New Delhi (AFP)

With 23,000 kilometers swallowed in a hundred days, the Suzuki Ertiga of Barkha Dutt accuses the blow of the long journey of this Indian journalist to recount the suffering of her poor compatriots in the middle of a coronavirus pandemic.

Since hitting the road with her team in March, this seasoned television reporter has crisscrossed the country of 1.3 billion people to testify to the impact of the virus in the cities and towns of the Asian giant. South. A trip which she describes as "trying".

"I saw so many corpses, I attended so many burials, I had to abandon so many people who collapsed in my arms," ​​said the 48-year-old journalist when AFP met her during 'a shooting in front of a hospital in New Delhi.

The former star of the non-stop news channel NDTV brought back from this road trip countless human stories of despair and hope from all over India, published in the form of reports on her YouTube channel Mojo.

From late March to early June, India implemented some of the most severe national containment in the world to limit the spread of the virus. All means of public transport suddenly stopped, the various states closed their borders.

Tens of millions of migrant workers, who came from the countryside to earn a living in major Indian cities, found themselves unemployed overnight. Some have attempted to return to their village of origin at all costs, even if it means walking hundreds of kilometers - a long walk that has claimed the lives of dozens of them.

In the midst of this unprecedented exodus, the journalist thus saw "children walking without shoes under a blazing sun and sometimes at night, with the only light of the moon to guide them".

- "The high price" -

In the state of Haryana, a neighbor of the capital New Delhi, she notably met the family of a man who sold his mobile phone for 2,000 rupees (23 euros) in order to get money.

He spent the bulk of that money on food and a fan, and then "gave the rest of the money to his wife and committed suicide the next day," said Dutt.

"A man who lost his wife said to me + we are going to die like insects because we are poor +", she recalls. "Someone had to tell these stories."

Shortly after the confinement came into effect on March 25, the journalist got into the car with producer, videographer and driver to follow "the most important story of our lives".

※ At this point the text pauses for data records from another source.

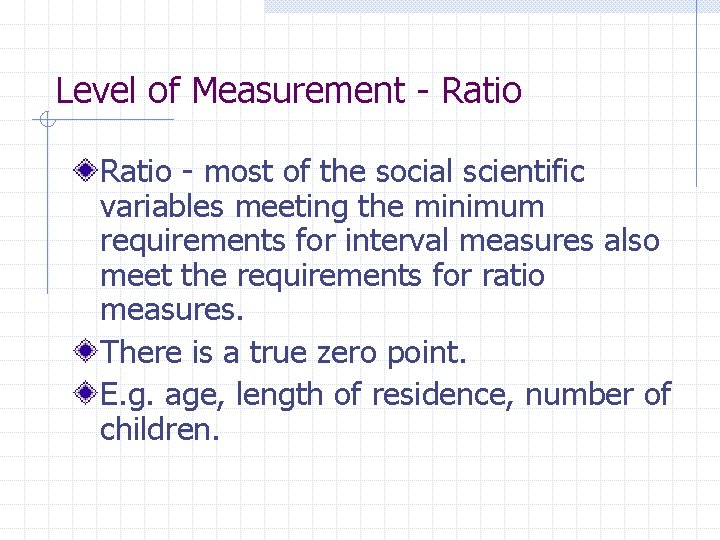 Level of Measurement - Ratio

Ratio - most of the social scientific variables meeting the minimum requirements for interval measures also meet the requirements for ratio measures.

There is a true zero point.

E.g. age, length of residence, number of children.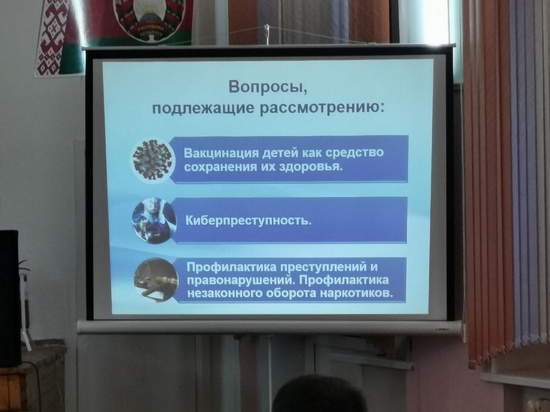 Вопросы,
подлежащие рассмотрению:

Вакцинация детей как средство сохранения их здоровья.

Киберпреступность.

Профилактика преступлений и правонарушений. Профилактика незаконного оборота наркотиков.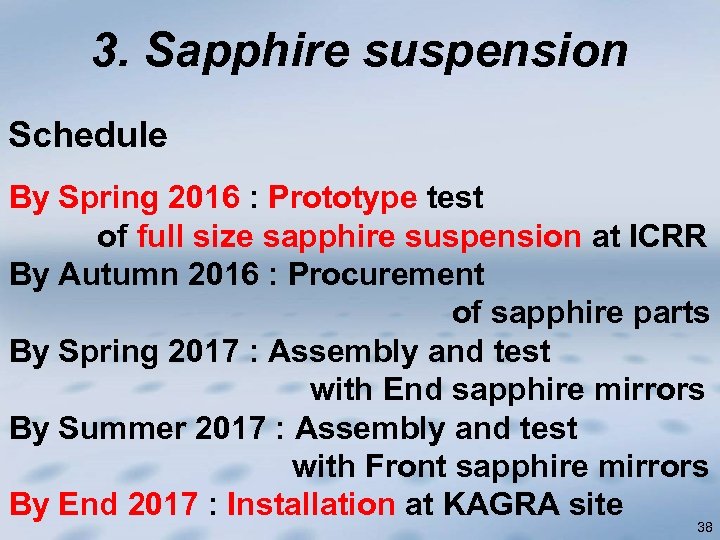 3. Sapphire suspension

Schedule

By Spring 2016 : Prototype test of full size sapphire suspension at ICRR
By Autumn 2016 : Procurement of sapphire parts
By Spring 2017 : Assembly and test with End sapphire mirrors
By Summer 2017 : Assembly and test with Front sapphire mirrors
By End 2017 : Installation at KAGRA site

38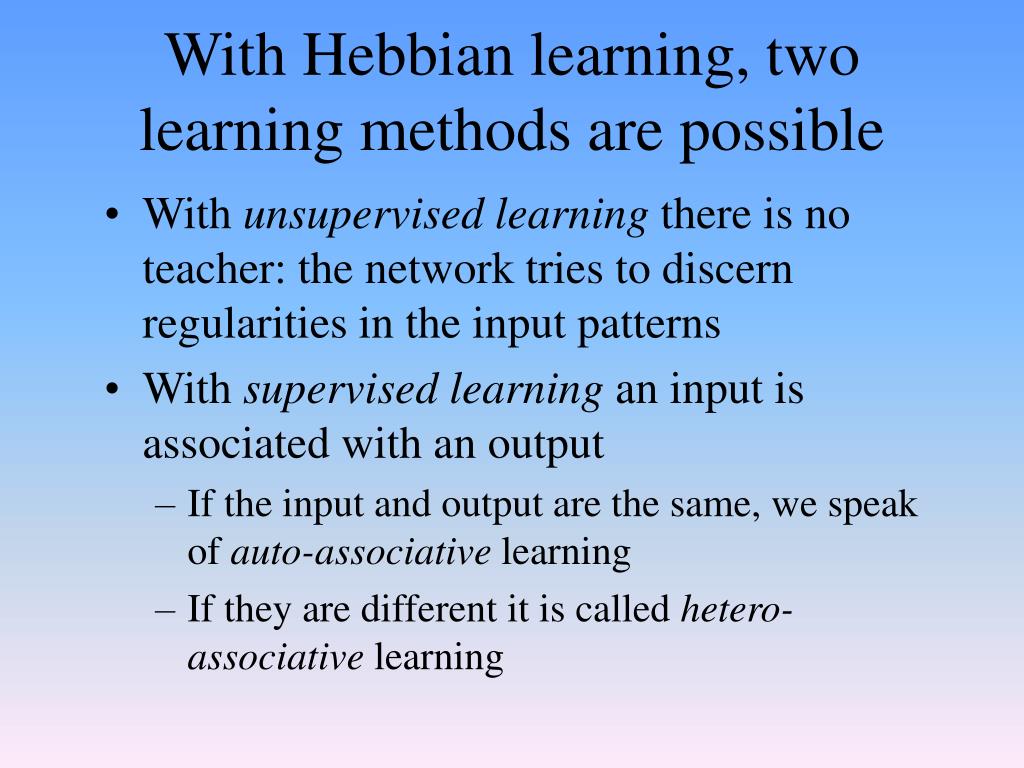 With Hebbian learning, two learning methods are possible

• With unsupervised learning there is no teacher: the network tries to discern regularities in the input patterns

• With supervised learning an input is associated with an output

– If the input and output are the same, we speak of auto-associative learning

– If they are different it is called hetero-associative learning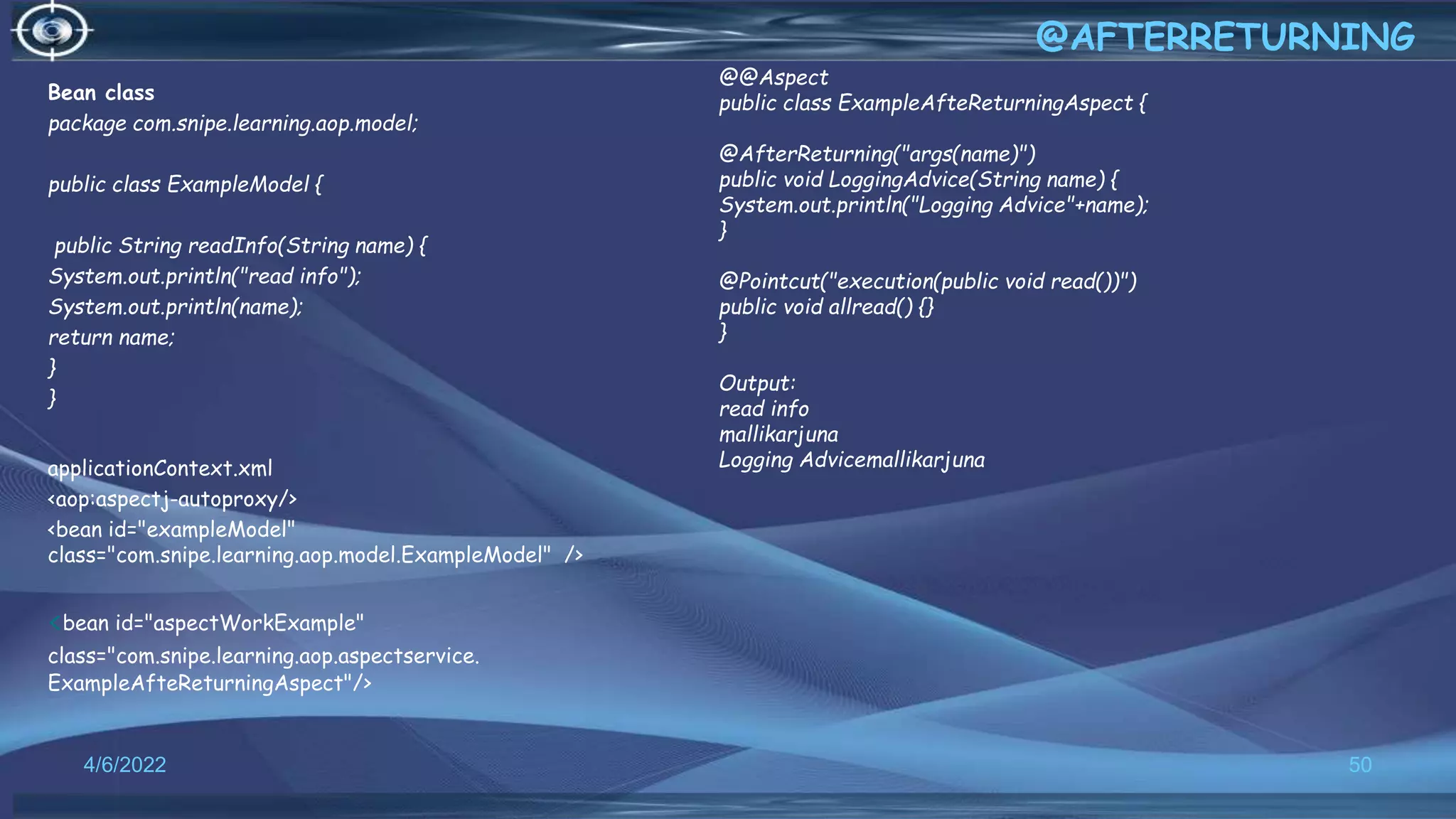 @AFTERRETURNING

Bean class
package com.snipe.learning.aop.model;

public class ExampleModel {

public String readInfo(String name) {
System.out.println("read info");
System.out.println(name);
return name;
}
}

applicationContext.xml
<aop:aspectj-autoproxy/>
<bean id="exampleModel"
class="com.snipe.learning.aop.model.ExampleModel" />

<bean id="aspectWorkExample"
class="com.snipe.learning.aop.aspectservice.
ExampleAfteReturningAspect"/>

@@Aspect
public class ExampleAfteReturningAspect {

@AfterReturning("args(name)")
public void LoggingAdvice(String name) {
System.out.println("Logging Advice"+name);
}

@Pointcut("execution(public void read())")
public void allread() {}
}

Output:
read info
mallikarjuna
Logging Advicemallikarjuna

4/6/2022

50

"I did not think at this stage that what I would discover, highway after highway, our poorest citizens walking thousands of kilometers."

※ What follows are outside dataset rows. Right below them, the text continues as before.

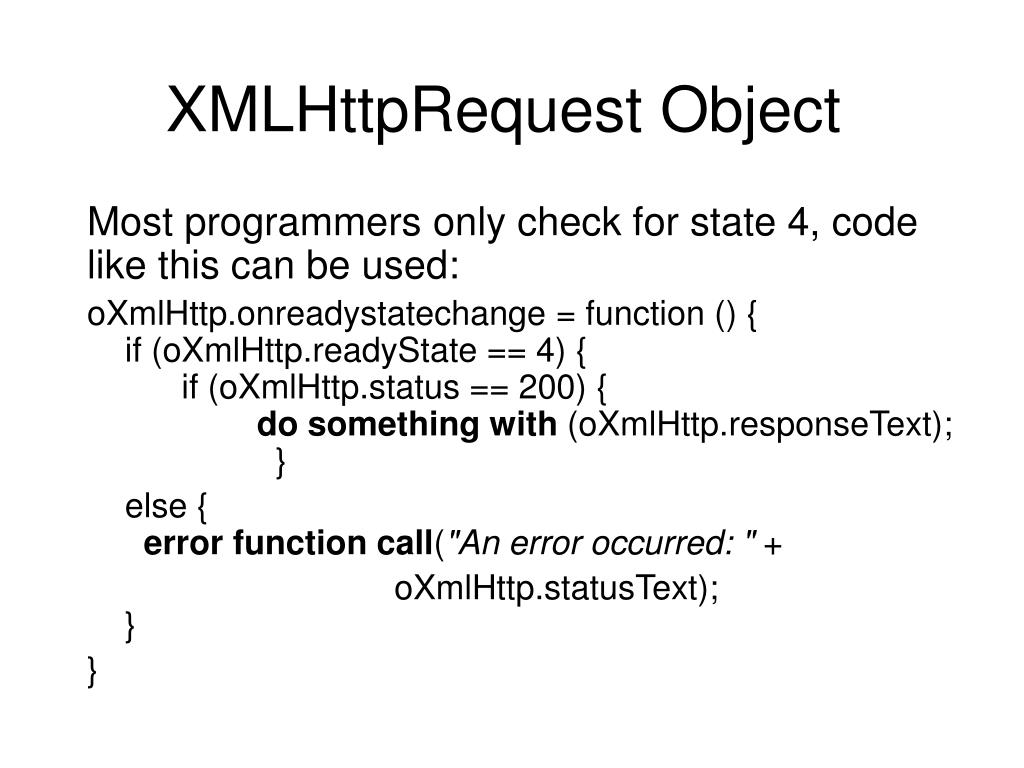 XMLHttpRequest Object

Most programmers only check for state 4, code like this can be used:

oXmlHttp.onreadystatechange = function () {
if (oXmlHttp.readyState == 4) {
if (oXmlHttp.status == 200) {
do something with (oXmlHttp.responseText);
}

else {
error function call("An error occurred: " +
oXmlHttp.statusText);
}

}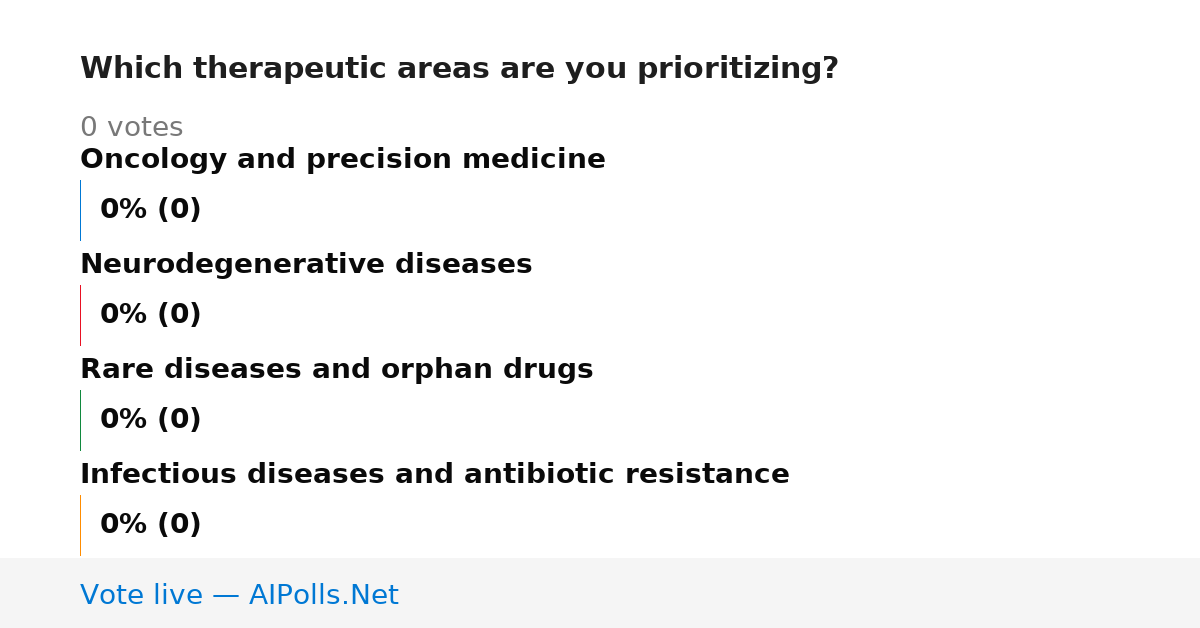 Which therapeutic areas are you prioritizing?

0 votes

Oncology and precision medicine

0% (0)

Neurodegenerative diseases

0% (0)

Rare diseases and orphan drugs

0% (0)

Infectious diseases and antibiotic resistance

0% (0)

Vote live — AIPolls.Net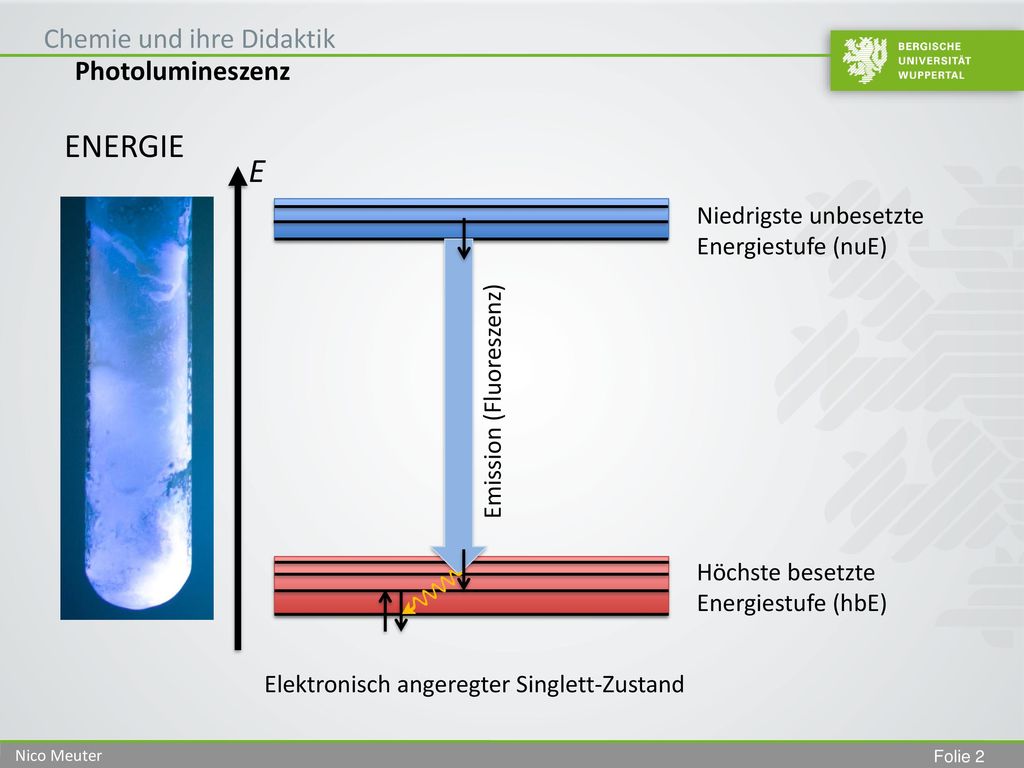 Chemie und ihre Didaktik
Photolumineszenz

BERGISCHE UNIVERSITÄT WUPPERTAL

ENERGIE

$E$

Niedrigste unbesetzte Energiestufe (nuE)

Emission (Fluoreszenz)

Höchste besetzte Energiestufe (hbE)

Elektronisch angeregter Singlett-Zustand

Nico Meuter

Folie 2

The small team had to negotiate hard to cross the closed borders of the various states, and sometimes launch calls for help on Twitter to repair their vehicle in a nation completely stopped.

The confinement "hit our migrant workers hard, millions of them. The poor paid a high price to keep the middle class and the upper middle class safe," said the ex-presenter in retrospect.

His reports also illustrated the differences in situation across India, with the southern states being more compassionate than those in the north. In Dharwad, Karnataka, she discovered a municipal official who had converted hostels into shelters for migrants and had obtained clothing from a local factory.

New Delhi lifted national containment in the face of the critical economic situation in early June, but the Covid-19 epidemic is still raging in the country and has worsened there in recent weeks. In this context, Barkha Dutt intends to continue her journey.

But she will probably give her faithful car a break.

"When we started this trip, there were no planes, hotels or food available on the highways," she said. "Maybe now we're going to take flights between certain cities and then drive by road."